═══ Data excerpts
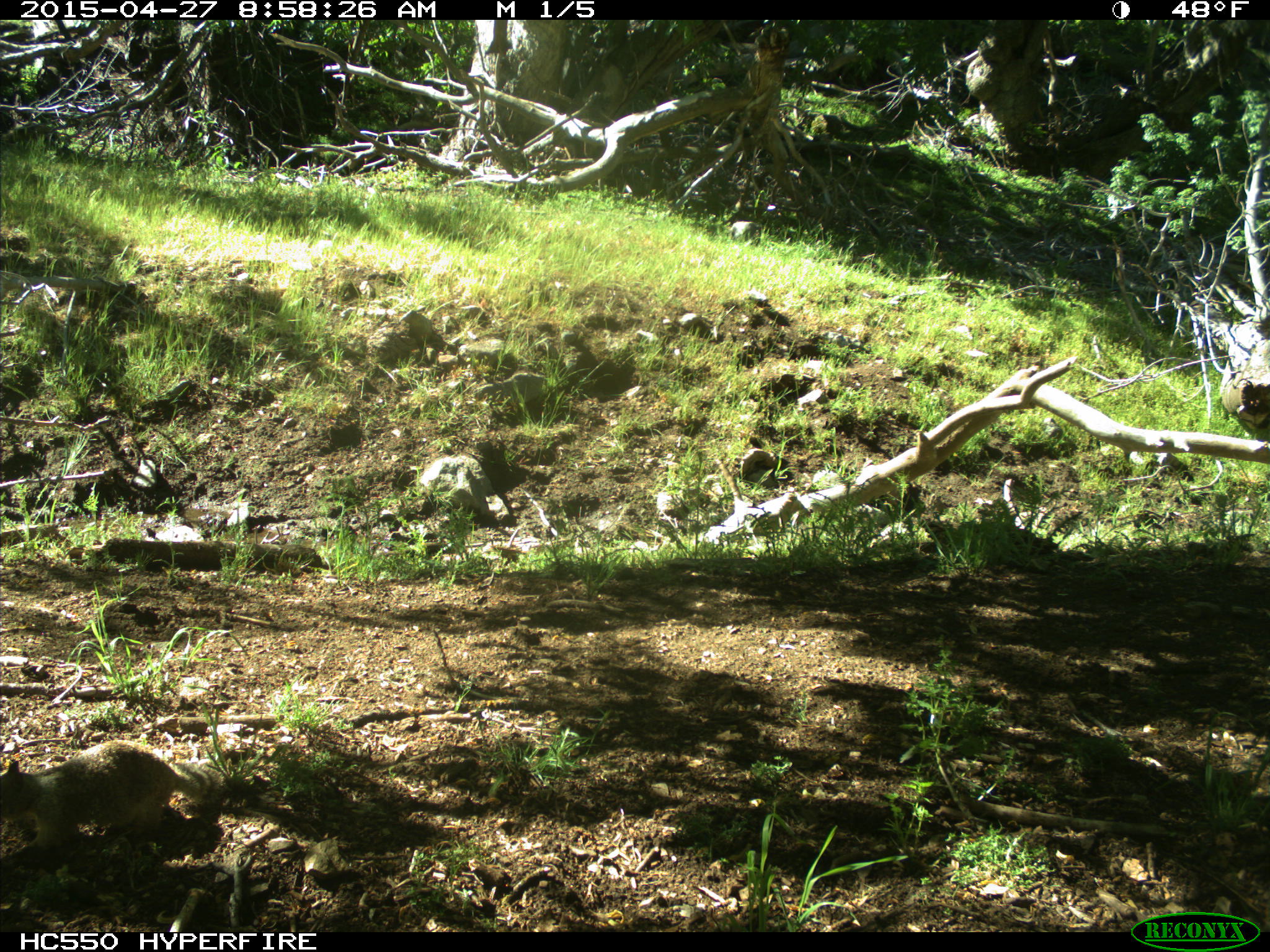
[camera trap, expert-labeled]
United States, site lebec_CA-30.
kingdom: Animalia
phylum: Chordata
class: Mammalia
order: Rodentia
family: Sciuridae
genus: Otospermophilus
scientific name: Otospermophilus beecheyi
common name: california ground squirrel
══════
═══ Data excerpts
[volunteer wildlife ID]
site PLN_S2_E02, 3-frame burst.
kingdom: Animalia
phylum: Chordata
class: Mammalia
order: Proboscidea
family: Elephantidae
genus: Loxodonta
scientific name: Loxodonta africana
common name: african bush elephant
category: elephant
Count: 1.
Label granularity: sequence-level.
══════
═══ Data excerpts
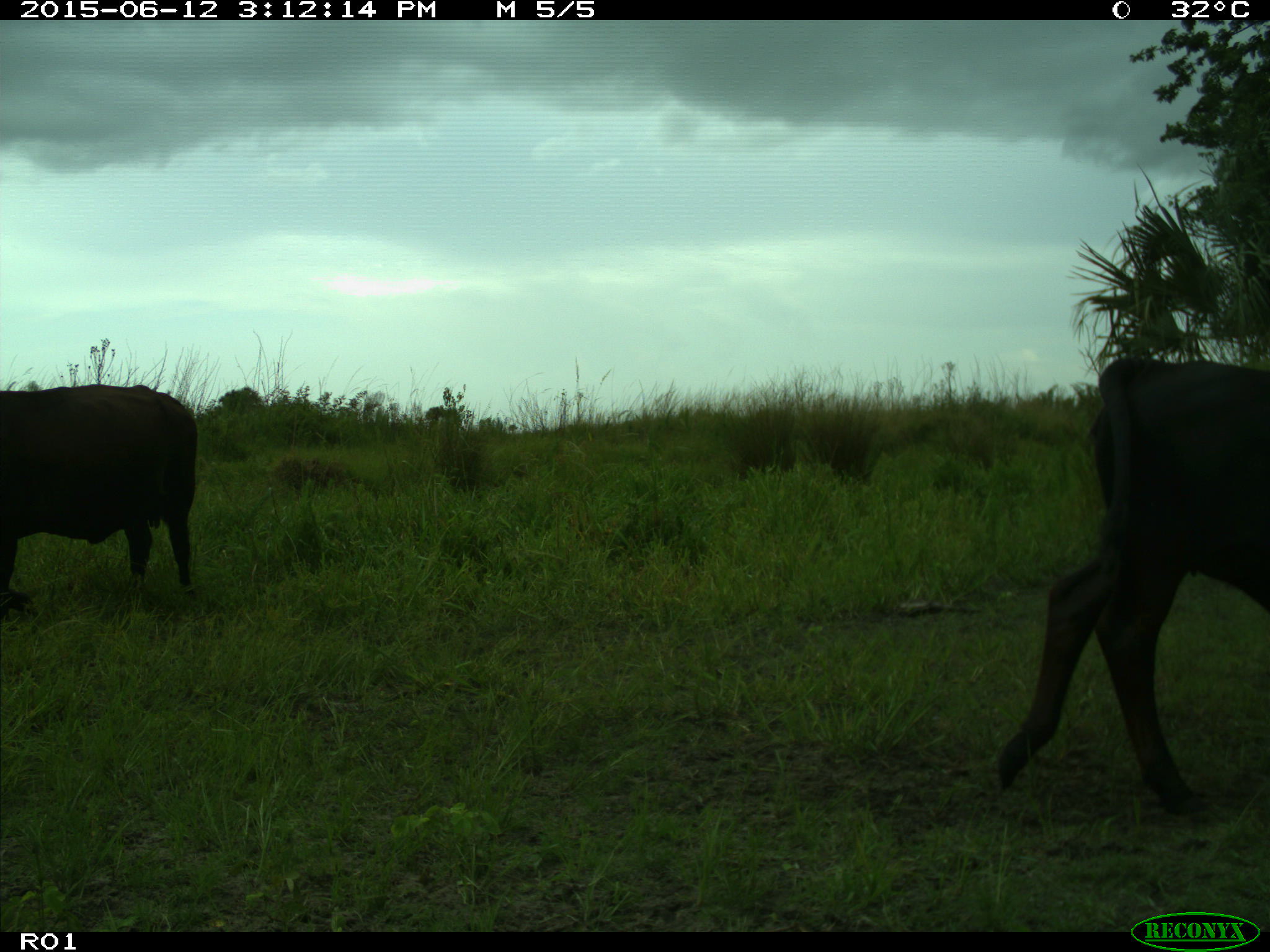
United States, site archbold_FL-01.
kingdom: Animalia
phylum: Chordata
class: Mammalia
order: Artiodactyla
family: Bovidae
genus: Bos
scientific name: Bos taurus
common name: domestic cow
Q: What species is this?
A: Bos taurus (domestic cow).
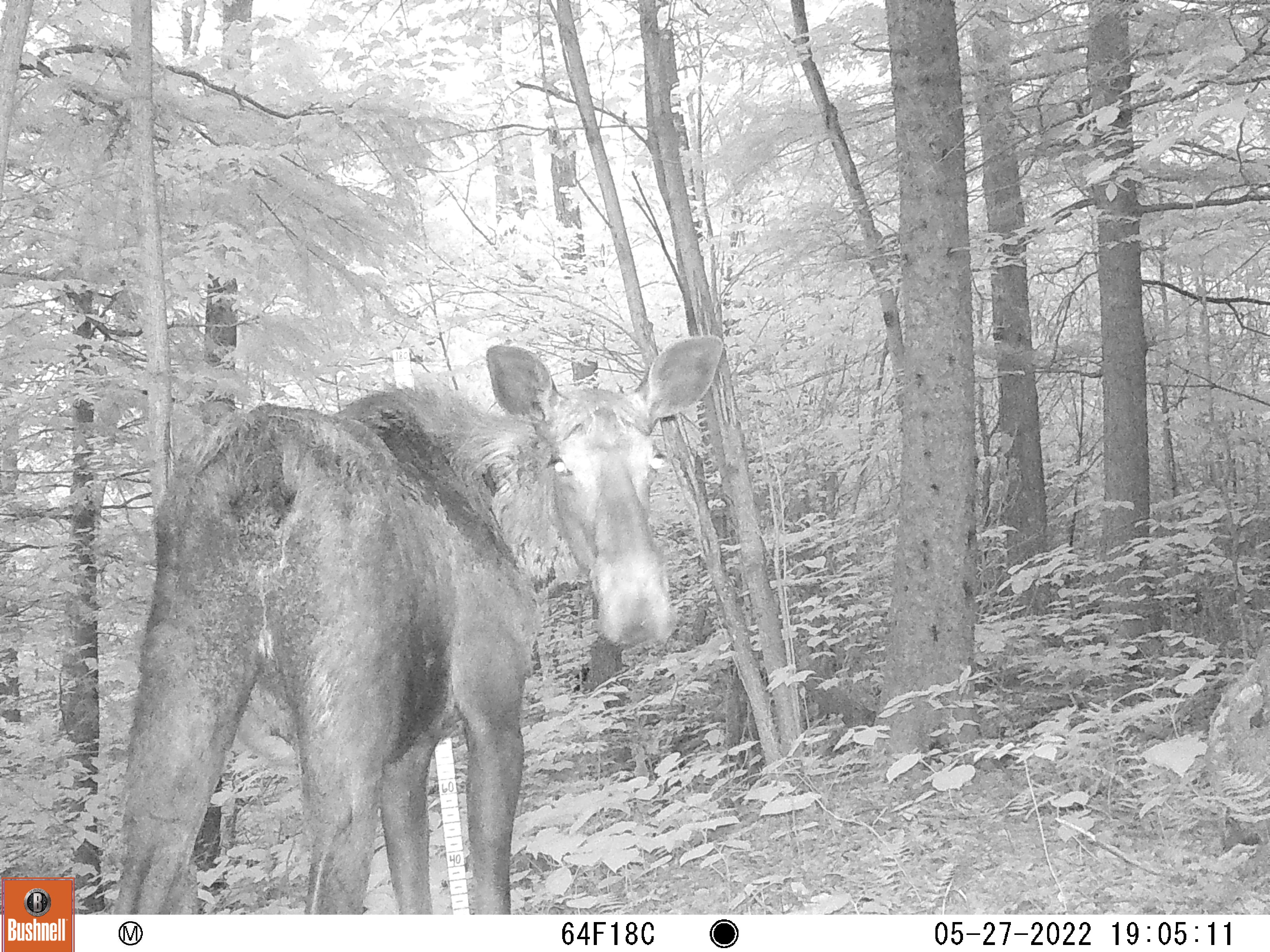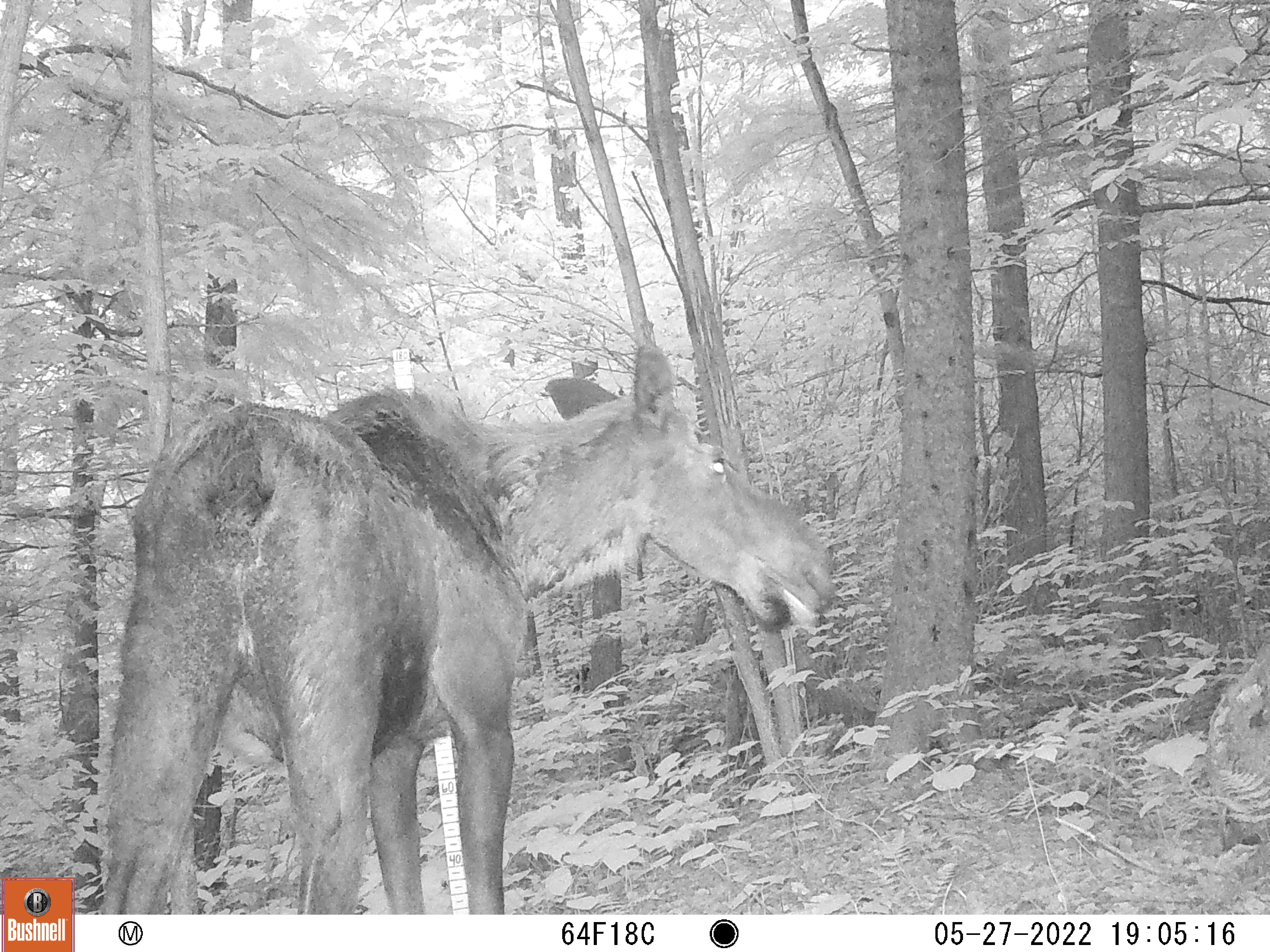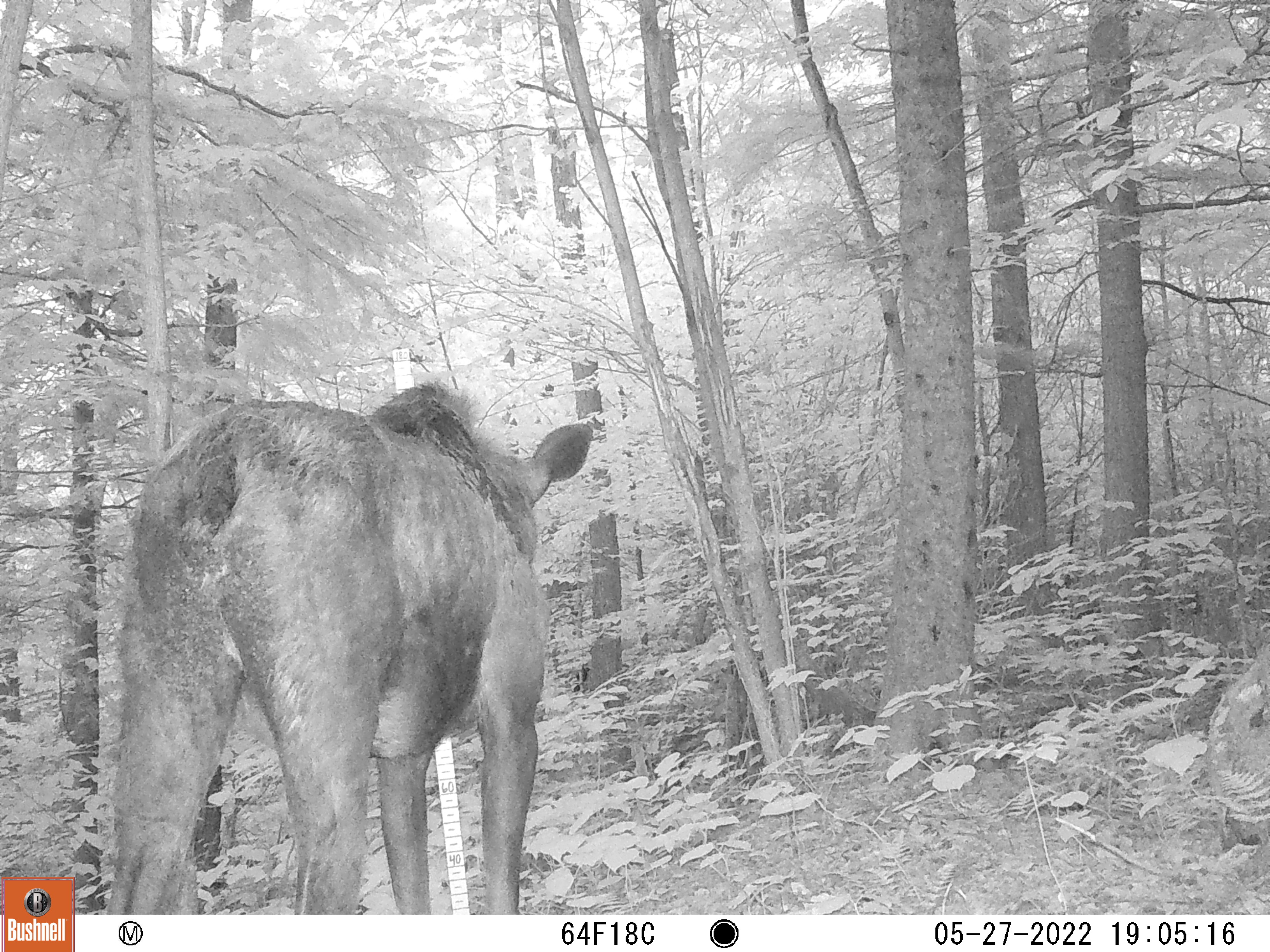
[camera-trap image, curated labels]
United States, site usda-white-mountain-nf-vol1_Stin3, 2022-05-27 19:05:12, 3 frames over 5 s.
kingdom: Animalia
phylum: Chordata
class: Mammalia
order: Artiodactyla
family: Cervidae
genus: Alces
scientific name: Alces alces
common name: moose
══════
Exercise description: Only the lines above from the line containing "[camera trap, expert-labeled]" through the line containing "common name: california ground squirrel" should be retyped, exactly and with both ends included.

Written reply:
[camera trap, expert-labeled]
United States, site lebec_CA-30.
kingdom: Animalia
phylum: Chordata
class: Mammalia
order: Rodentia
family: Sciuridae
genus: Otospermophilus
scientific name: Otospermophilus beecheyi
common name: california ground squirrel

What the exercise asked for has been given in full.